👌 IMPROVE: Add `AbstractRepositoryBackend.iter_object_streams` #5168

chrisjsewell · 2021-10-08T02:07:28Z

This is essentially an addition to #5156 and required for #5145

Without the "optimised" use of Container.get_objects_stream_and_meta for the DiskObjectStoreRepositoryBackend, the profiled archive creation in #5145 (comment) goes from 4 minutes to 9 minutes!

This is essentially an addition to aiidateam#5156 and required aiidateam#5145 Without the "optimised" use of `Container.get_objects_stream_and_meta` for the `DiskObjectStoreRepositoryBackend`, the profiled archive creation in aiidateam#5145 goes from 4 minutes to 9 minutes!

codecov · 2021-10-08T02:24:31Z

Codecov Report

Merging #5168 (672bbfb) into develop (bd91bdb) will increase coverage by 0.01%.
The diff coverage is 93.75%.

@@             Coverage Diff             @@
##           develop    #5168      +/-   ##
===========================================
+ Coverage    80.96%   80.97%   +0.01%     
===========================================
  Files          535      535              
  Lines        37188    37201      +13     
===========================================
+ Hits         30107    30119      +12     
- Misses        7081     7082       +1

Flag	Coverage Δ
django	`75.75% <93.75%> (+0.03%)`	⬆️
sqlalchemy	`74.87% <93.75%> (+0.01%)`	⬆️

Flags with carried forward coverage won't be shown. Click here to find out more.

Impacted Files	Coverage Δ
aiida/backends/general/migrations/utils.py	`86.02% <50.00%> (-0.37%)`	⬇️
aiida/repository/backend/abstract.py	`98.47% <100.00%> (+0.05%)`	⬆️
aiida/repository/backend/disk_object_store.py	`96.78% <100.00%> (+0.29%)`	⬆️
aiida/repository/backend/sandbox.py	`100.00% <100.00%> (ø)`

Continue to review full report at Codecov.

Legend - Click here to learn more
Δ = absolute <relative> (impact), ø = not affected, ? = missing data
Powered by Codecov. Last update bd91bdb...672bbfb. Read the comment docs.

ramirezfranciscof

Hey @chrisjsewell , great work advancing the cause of batch operations! Haha. I only wanted to go over a few comments but this should be ready to go in no problem.

ramirezfranciscof · 2021-10-08T09:32:35Z

aiida/repository/backend/abstract.py

+        for key in keys:
+            with self.open(key) as handle:  # pylint: disable=not-context-manager
+                yield key, handle


I noticed the two implementations of this method have slightly different behaviors. The abstract.iter_object_streams will get each handle in its iteration and close each file when going to the next element, while disk_object_store.iter_object_streams will get all handles at the start and close all files only at the end. This means that, for example, one could use the second to do a "pass of content" from one file from the next but no the first, right? (weird case, but just to illustrate).

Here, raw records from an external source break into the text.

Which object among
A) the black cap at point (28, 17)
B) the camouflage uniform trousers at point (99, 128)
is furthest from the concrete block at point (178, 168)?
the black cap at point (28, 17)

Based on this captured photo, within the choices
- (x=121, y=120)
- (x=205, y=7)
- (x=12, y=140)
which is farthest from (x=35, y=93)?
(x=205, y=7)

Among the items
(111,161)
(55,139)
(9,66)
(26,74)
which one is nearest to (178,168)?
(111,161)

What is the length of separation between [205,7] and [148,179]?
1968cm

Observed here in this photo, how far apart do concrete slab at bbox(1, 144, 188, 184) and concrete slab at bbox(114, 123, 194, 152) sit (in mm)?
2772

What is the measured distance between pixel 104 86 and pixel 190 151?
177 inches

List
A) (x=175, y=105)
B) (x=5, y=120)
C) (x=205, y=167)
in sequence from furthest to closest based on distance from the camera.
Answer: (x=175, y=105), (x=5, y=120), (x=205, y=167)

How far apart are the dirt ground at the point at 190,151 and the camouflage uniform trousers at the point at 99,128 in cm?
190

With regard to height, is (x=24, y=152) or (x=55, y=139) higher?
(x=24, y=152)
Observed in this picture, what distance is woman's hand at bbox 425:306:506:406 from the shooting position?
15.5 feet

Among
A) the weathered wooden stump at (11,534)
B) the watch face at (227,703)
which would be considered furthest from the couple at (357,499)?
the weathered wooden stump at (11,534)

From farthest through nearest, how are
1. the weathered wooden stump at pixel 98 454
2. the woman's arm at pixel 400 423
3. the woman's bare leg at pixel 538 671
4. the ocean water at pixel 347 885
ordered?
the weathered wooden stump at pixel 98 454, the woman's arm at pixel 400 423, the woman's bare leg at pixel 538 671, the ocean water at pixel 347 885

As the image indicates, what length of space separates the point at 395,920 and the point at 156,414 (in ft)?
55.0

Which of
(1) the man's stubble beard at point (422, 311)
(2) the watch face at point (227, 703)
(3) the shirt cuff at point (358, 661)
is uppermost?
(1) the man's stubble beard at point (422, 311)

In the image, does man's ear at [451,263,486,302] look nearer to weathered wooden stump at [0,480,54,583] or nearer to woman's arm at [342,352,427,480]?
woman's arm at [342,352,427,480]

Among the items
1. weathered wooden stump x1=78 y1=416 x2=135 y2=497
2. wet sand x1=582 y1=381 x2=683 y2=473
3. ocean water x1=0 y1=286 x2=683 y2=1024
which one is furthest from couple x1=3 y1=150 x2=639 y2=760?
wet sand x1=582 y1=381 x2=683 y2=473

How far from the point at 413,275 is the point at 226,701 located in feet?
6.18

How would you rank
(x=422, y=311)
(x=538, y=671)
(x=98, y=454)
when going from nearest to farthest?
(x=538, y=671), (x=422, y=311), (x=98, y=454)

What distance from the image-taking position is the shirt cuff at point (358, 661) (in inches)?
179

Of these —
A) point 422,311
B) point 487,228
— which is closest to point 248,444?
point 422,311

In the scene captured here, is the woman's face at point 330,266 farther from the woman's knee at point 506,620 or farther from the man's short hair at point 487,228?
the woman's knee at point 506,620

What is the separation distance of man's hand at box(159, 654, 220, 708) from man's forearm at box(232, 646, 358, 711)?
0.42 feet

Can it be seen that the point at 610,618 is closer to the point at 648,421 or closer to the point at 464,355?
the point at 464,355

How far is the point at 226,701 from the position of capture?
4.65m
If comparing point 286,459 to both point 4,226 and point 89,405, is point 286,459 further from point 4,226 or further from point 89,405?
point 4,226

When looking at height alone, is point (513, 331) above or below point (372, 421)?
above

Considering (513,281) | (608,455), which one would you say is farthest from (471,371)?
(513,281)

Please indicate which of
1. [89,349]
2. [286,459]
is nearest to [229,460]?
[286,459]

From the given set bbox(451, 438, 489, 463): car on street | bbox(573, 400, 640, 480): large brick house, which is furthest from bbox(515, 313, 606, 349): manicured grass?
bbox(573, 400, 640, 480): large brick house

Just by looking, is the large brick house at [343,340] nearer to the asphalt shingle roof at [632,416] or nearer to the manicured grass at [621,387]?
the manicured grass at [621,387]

Since the external iteration is something the caller could do on their own, I would personally prefer to implement the version with the internal iteration just to offer the different path for the caller to decide what is best (one never knows for what use case that one didn't anticipate it could matter). However it is true that this case is very subtle so I am also ok if you prefer to leave it like this.

In any case, what I do think it could be more important is to document a bit more this behavior on the docstring: that the streams will be closed after the iteration finishes so you can't use this to put them on a list, for example, and (if we go that way) that this function may offer the possibility to do the upfront opening where better performance would be expected but it is not guaranteed for all cases (and that each handle is only guaranteed to be available on its own iteration step).

Heya, yeh I guess you can just document more the behaviour, but yes each stream should only be read in its own iteration.

This means that, for example, one could use the second to do a "pass of content" from one file from the next but no the first, right?

They are read only handles, so this would not be the case.

updated the docs

ramirezfranciscof · 2021-10-08T09:46:43Z

tests/repository/backend/test_sandbox.py

+def test_iter_object_streams(repository):
+    """Test the ``Repository.iter_object_streams`` method."""
+    key = repository.put_object_from_filelike(io.BytesIO(b'content'))
+
+    for _key, stream in repository.iter_object_streams([key]):
+        assert _key == key
+        assert stream.read() == b'content'


I find it curious that you decided to implement a default behavior for the abstract repository backend to overwrite instead of leaving it as an abstract method. I guess it makes sense if having the open method implemented already allows for a fallback implementation, but I'll be interested to know if there were other aspects to this that you considered for this (even considerations in the other direction that you weighted not as important here) or was just because of that?

Anyways, the reason I comment it here is that given that design choice it would make more sense to put this test in the tests/repository/backend/test_abstract.py, no? There is already a mock repository there so it shouldn't require much adaptation. Also we could have 2 or 3 files to iterate over so as to be sure we are covering more of the functionality of the iterator.

or was just because of that?

Yes just the reason that it is possible to already have a default implementation, so no need to duplicate this code across implementations

There is already a mock repository there so it shouldn't require much adaptation.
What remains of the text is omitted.